I guess that is the hurt. You are a woman? I cannot love a woman. You always were a woman? I never really loved you at all, then, only what I thought you were. You will find someone else, just don’t expect it to be me. Yes, that hurts.


Divorce in this context is annulment. It is finding your heavily-insured Rembrandt is a worthless copy. It isn’t ‘I don’t love you anymore’ so much as ‘If I’d known, I never would.’ I feel that my love and my love-worthiness has been completely devalued and become worthless, empty. I still have my love for her, but it is like coinage for Samarkand in my pocket.

As I run my fingers through my now lovely hair, and feel how thin it is on top, I wonder how it could have been if I had grown up in a world that had acknowledged transsexuality when I needed it. I feel caught in the nick of time in several ways.

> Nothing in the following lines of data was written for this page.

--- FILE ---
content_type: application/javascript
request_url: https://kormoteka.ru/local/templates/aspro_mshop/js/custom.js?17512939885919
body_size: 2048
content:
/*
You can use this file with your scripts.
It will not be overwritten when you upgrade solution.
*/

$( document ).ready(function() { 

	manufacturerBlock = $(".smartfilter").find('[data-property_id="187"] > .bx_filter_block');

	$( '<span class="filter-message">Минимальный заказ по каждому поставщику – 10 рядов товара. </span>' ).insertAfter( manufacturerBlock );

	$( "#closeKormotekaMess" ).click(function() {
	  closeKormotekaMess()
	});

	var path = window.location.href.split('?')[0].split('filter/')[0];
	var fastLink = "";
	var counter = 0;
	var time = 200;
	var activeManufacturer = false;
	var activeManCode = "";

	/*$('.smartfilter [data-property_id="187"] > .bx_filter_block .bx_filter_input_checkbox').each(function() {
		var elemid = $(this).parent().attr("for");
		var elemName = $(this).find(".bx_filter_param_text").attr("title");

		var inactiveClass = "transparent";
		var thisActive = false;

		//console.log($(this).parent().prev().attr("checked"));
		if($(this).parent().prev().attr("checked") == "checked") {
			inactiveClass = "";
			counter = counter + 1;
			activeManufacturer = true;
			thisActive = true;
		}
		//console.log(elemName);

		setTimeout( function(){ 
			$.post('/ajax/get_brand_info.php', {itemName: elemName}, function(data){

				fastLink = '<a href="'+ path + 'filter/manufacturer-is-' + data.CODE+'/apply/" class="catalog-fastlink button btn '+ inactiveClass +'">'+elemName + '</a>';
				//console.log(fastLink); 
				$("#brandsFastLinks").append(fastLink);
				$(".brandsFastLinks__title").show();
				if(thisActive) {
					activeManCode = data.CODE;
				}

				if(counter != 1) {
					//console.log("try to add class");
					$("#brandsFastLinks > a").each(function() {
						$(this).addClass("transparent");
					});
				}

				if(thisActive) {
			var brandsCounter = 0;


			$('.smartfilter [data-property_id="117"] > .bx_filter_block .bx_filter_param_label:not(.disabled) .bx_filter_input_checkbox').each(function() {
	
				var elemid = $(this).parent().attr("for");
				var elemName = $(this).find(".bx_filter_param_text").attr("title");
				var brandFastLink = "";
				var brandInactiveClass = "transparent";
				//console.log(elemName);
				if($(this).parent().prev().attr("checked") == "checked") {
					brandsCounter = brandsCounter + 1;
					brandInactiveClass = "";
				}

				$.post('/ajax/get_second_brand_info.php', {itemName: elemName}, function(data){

And then I recall one of my psychiatrists ending the session with: ‘And are you happy?’ My spontaneous response was: ‘If I’d known I was allowed to be this happy, I would have done this a long time ago.’ So do I regret loving someone as I have, and raising a family, and being ‘father’ in my own way? No, I don’t. What I really wish is that all of us had been aware of transsexuality and understood that it doesn’t make the person, it just makes them a different configuration from cissexuality. I wish that we had all understood that what makes a family, that what makes for loving, committed relationships is not perceived gender but a wealth of much deeper things.

This, then, is a turning point for me. There is no longer any need to communicate with my ex. We may, we may not, but it isn’t up to me any more. A final statement on her love has been made, underlined, and presented with an official red stamp in the corner. This is the reality of being born transsexual.